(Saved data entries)
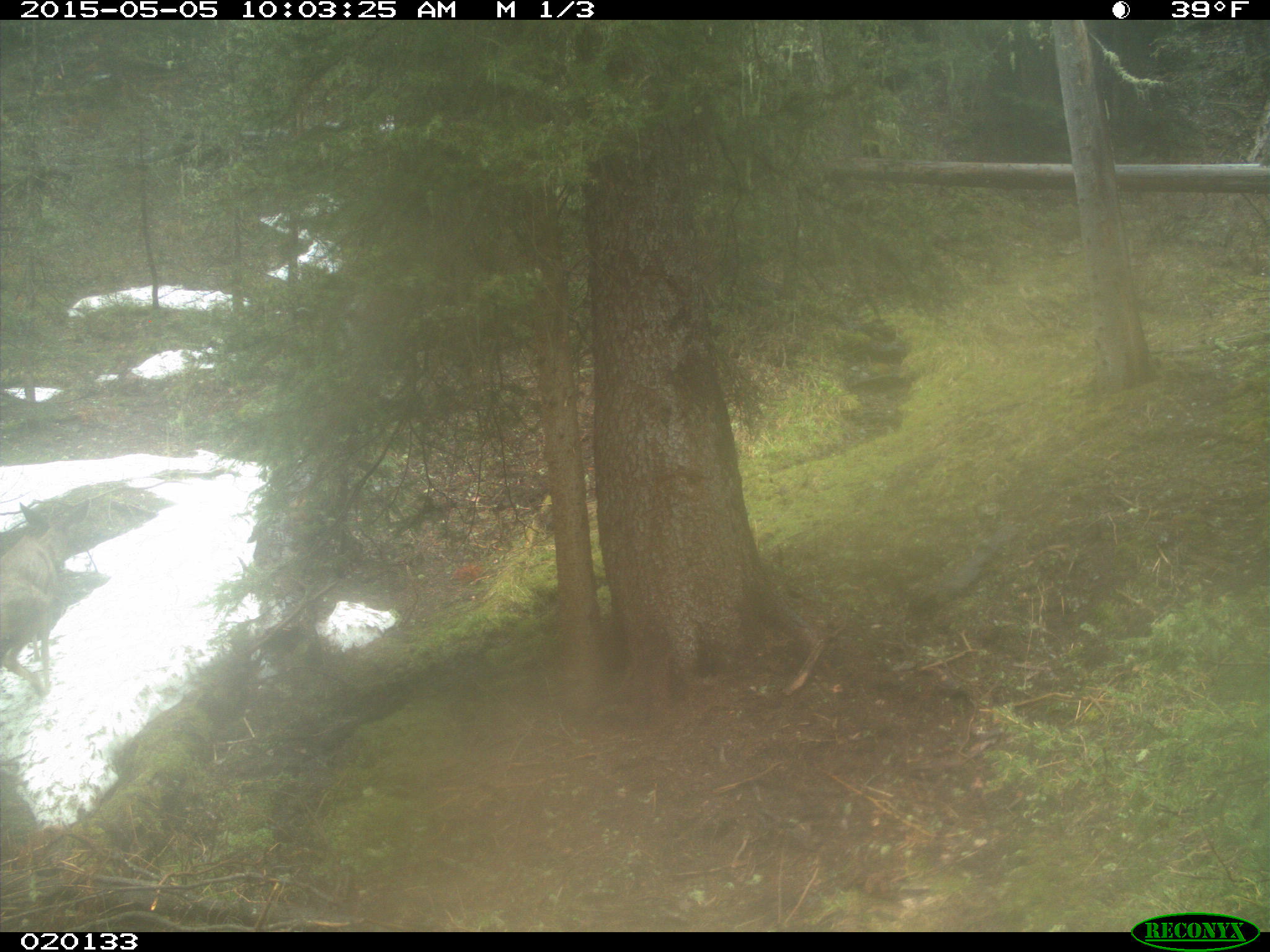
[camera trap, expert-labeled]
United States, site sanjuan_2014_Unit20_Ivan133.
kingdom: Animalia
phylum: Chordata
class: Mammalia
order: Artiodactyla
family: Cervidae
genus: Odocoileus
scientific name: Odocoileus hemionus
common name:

...

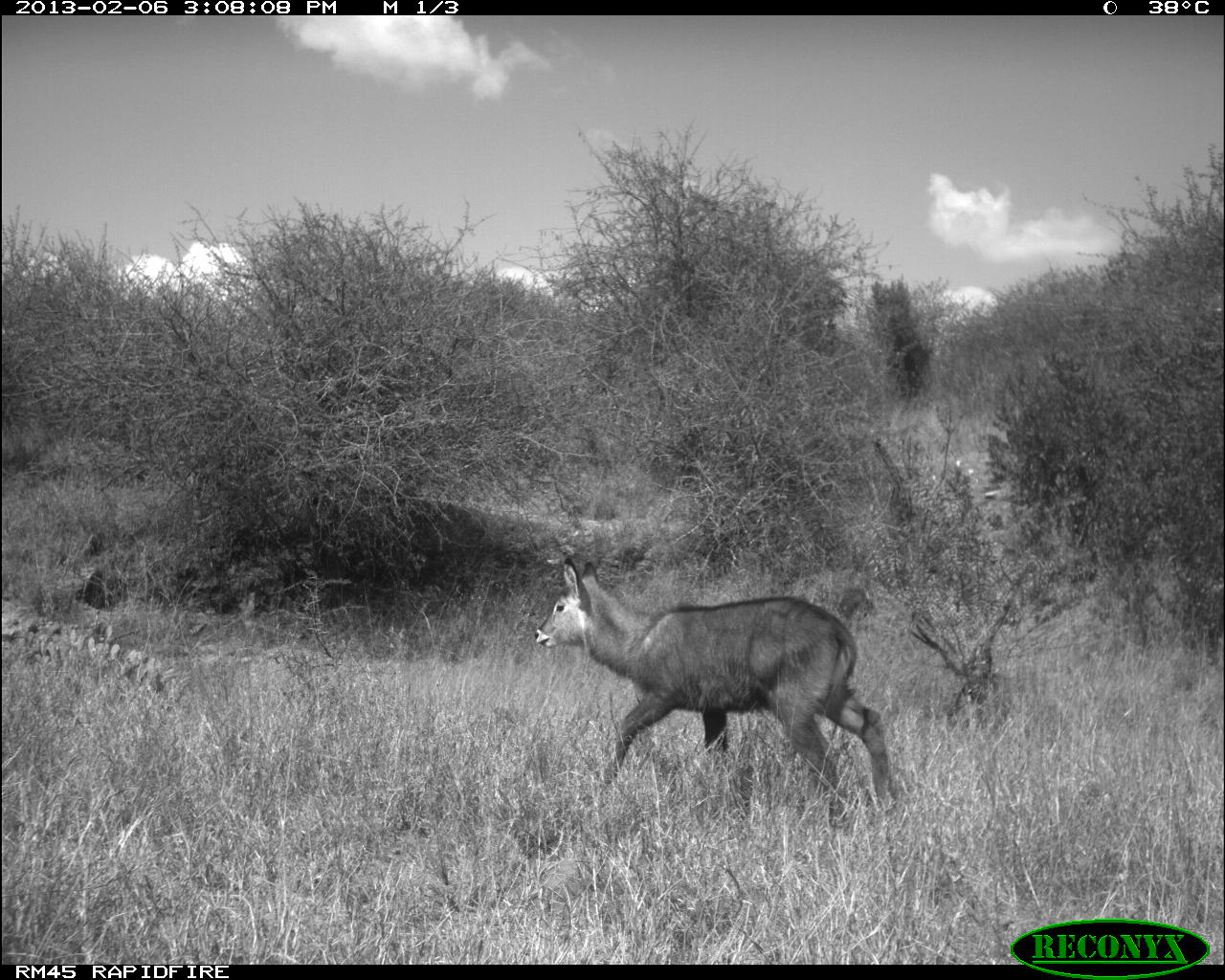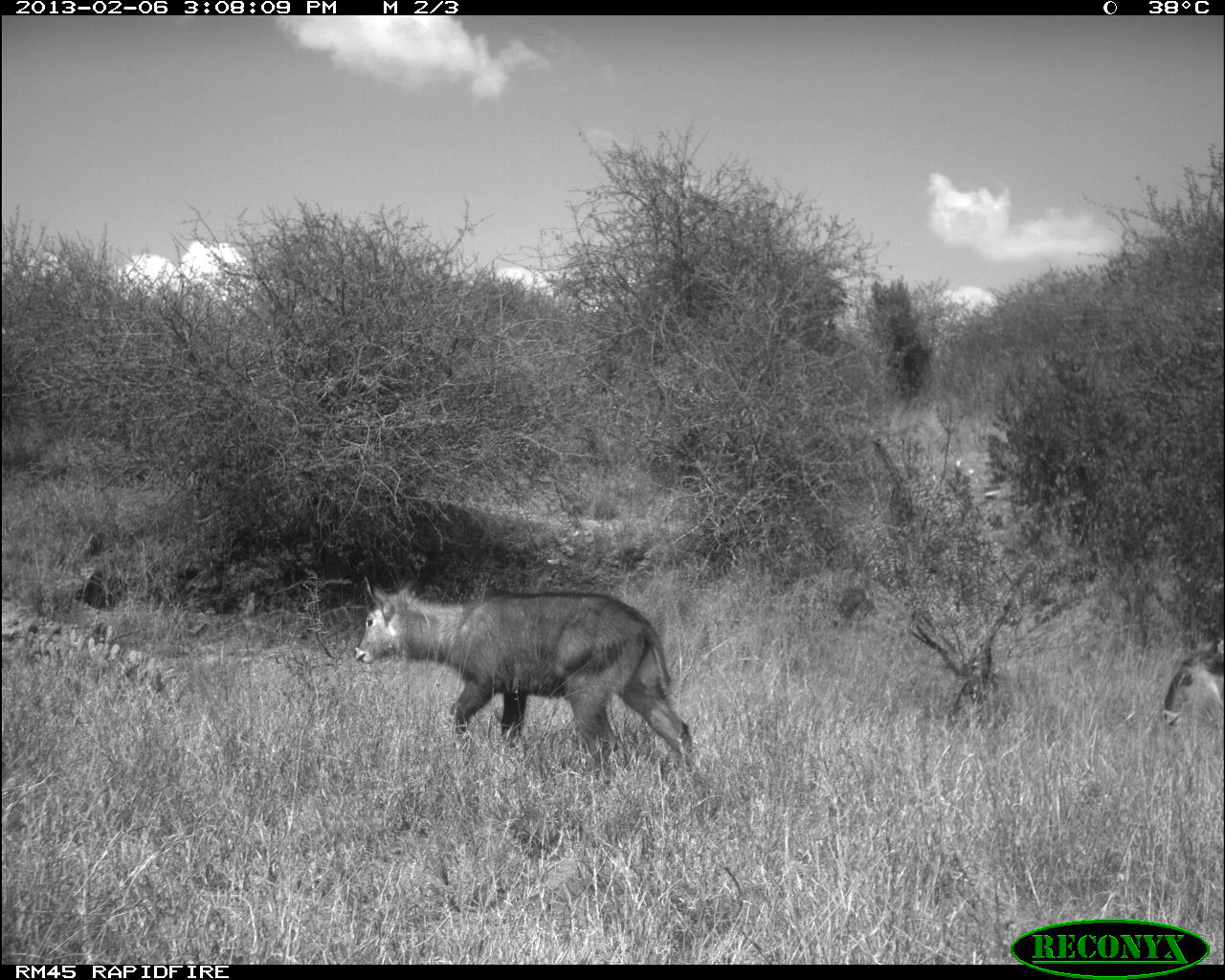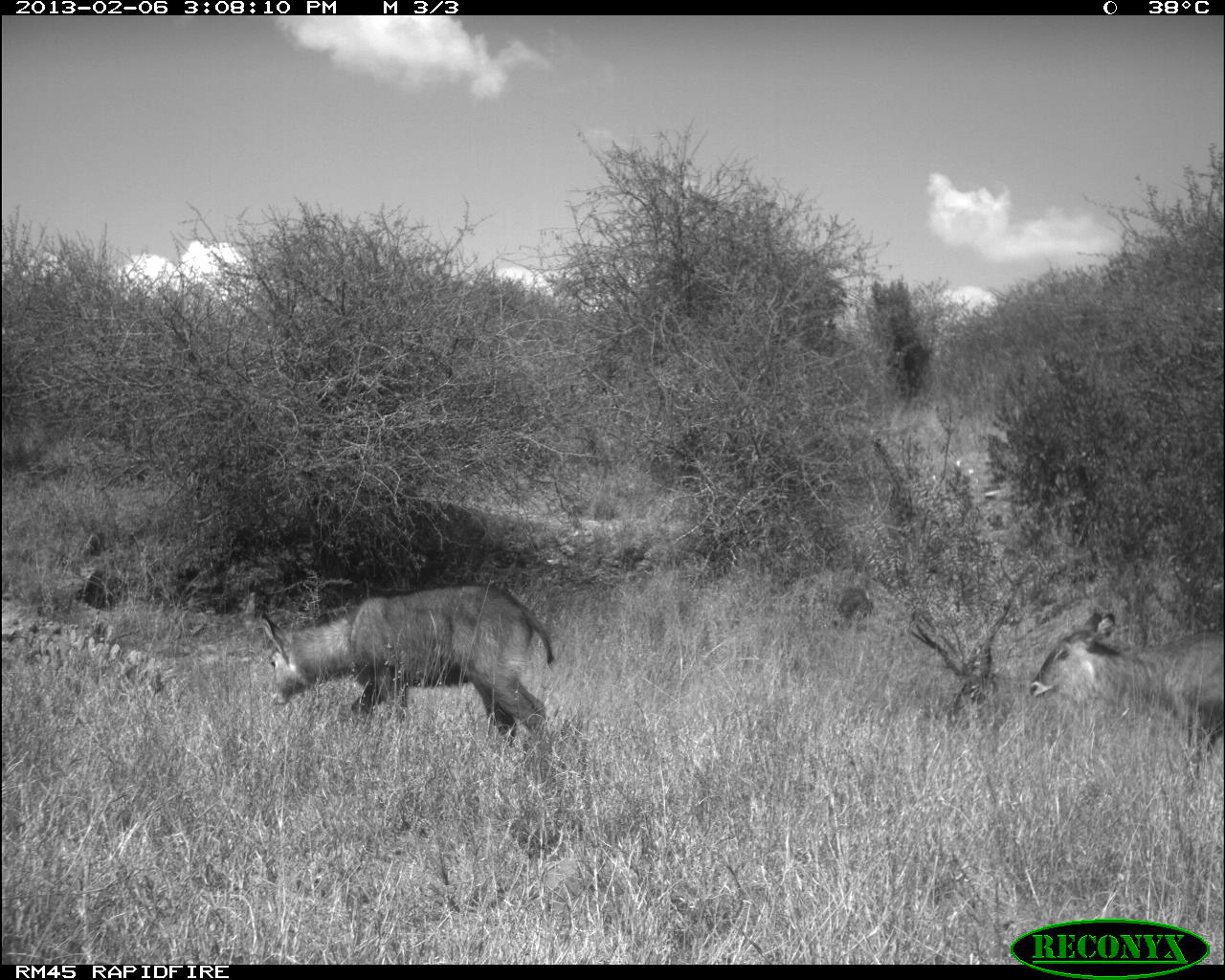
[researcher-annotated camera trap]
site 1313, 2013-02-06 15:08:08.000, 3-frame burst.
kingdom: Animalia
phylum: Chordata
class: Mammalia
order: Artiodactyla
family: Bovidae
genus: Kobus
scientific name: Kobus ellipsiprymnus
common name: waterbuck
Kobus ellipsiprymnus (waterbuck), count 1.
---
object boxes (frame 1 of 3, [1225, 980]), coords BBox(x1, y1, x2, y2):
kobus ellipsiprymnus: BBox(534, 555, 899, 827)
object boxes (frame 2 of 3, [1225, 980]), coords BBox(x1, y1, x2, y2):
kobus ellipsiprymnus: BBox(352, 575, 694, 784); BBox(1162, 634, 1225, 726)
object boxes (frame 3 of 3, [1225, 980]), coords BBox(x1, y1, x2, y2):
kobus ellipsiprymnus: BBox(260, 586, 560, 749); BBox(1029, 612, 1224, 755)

= How to complete this task =
Go through the data above and return each line containing the string "camera".

= Answer to this exercise =
[camera trap, expert-labeled]
[researcher-annotated camera trap]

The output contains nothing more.